Mourad : En ce qui concerne mon expérience personnelle, au début il s’agissait de simples manifestations. Nous refusions la réalité qu’on avait jusque-là vécue pendant des années. Même si cela faisait longtemps, nous n’imaginions absolument pas la possibilité de ce que nous avons alors vu, après ce qui s’est passé durant les années 80, on ne s’attendait à ce qu’on puisse sortir, crier des slogans de lutte… Je n’appartenais à aucune organisation, ni aucun mouvement, ni à un courant particulier. J’étais directeur d’école, diplômé d’anglais, j’ai enseigné l’anglais puis j’ai été directeur d’école pour huit ans, dans un collège.
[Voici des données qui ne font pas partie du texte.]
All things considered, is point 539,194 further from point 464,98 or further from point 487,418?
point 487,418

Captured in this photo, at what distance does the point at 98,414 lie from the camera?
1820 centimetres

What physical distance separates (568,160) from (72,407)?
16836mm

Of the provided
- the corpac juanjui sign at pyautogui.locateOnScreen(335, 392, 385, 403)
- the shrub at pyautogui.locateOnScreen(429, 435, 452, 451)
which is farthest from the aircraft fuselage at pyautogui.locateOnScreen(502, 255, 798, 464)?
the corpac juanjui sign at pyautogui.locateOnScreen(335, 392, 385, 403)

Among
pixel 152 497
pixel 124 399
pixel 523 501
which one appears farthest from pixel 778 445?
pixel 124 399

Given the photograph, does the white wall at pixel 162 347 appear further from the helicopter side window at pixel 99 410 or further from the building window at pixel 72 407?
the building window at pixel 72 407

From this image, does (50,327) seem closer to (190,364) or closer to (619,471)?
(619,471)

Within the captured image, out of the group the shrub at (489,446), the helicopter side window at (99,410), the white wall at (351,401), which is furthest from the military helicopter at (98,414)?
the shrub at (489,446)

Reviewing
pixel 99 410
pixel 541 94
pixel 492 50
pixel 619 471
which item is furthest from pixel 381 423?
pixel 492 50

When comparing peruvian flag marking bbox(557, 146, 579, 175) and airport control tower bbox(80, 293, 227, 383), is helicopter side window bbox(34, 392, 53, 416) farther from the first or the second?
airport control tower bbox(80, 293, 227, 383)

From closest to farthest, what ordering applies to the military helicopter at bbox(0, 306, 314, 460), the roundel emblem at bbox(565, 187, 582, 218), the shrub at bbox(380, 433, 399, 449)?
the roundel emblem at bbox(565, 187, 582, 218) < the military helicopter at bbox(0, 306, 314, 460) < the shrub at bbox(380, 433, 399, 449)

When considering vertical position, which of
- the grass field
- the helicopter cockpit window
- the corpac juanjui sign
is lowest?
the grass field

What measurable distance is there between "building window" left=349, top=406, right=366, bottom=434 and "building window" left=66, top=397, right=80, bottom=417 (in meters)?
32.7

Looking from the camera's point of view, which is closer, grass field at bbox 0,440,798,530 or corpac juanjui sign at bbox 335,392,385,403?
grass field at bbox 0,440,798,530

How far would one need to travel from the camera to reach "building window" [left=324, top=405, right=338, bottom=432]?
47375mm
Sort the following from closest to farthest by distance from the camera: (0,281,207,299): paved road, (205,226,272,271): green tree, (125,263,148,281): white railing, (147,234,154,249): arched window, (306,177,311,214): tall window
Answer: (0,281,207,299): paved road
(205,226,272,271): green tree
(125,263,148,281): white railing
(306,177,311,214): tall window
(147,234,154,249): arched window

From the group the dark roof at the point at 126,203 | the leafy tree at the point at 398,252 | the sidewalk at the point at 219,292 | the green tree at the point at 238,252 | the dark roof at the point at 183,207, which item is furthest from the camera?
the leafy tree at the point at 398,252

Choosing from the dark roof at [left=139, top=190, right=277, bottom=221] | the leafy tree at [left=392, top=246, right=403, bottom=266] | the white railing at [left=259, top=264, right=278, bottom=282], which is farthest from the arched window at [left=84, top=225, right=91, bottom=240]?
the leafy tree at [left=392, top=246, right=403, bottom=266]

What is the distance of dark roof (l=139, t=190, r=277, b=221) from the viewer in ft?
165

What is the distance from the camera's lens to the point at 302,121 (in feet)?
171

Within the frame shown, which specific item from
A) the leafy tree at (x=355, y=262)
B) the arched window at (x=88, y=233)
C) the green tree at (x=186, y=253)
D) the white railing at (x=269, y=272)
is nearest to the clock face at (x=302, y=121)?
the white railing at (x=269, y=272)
Nous sommes sortis au cours du mois d'avril, un mois après les manifestations de Dera’a. De toute évidence, la région était très sensible, la région de Bdama est au nord de Lattaquié, à 60 kilomètres, également à 60 kilomètres d’Idlib.

Hamza : Une région alaouite donc…

Mourad : Une région en contact direct avec les Alaouites. J’ai cinq enseignantes, cinq enseignantes alaouites, en plus des collègues chrétiens… Un grand nombre de croyances, une zone sensible… Mais il n’y avait aucun problème, je n’avais de différend avec aucune partie en tant que directeur d’école. Lorsque la révolution a commencé, les manifestations ont débuté… Les premiers à être sorti sont les contrebandiers, environ 25 personnes au 18 avril, le premier à être sorti c’est le contrebandier. Pourquoi ? Car il avait un compte personnel avec le régime. Il est vrai que nous, le peuple, avions une haine contre le régime, mais les manifestations étaient pacifiques. Mais le contrebandier, dès la première manifestation, il avait apporté des armes.

Montassir : Mais qui sont les contrebandiers ?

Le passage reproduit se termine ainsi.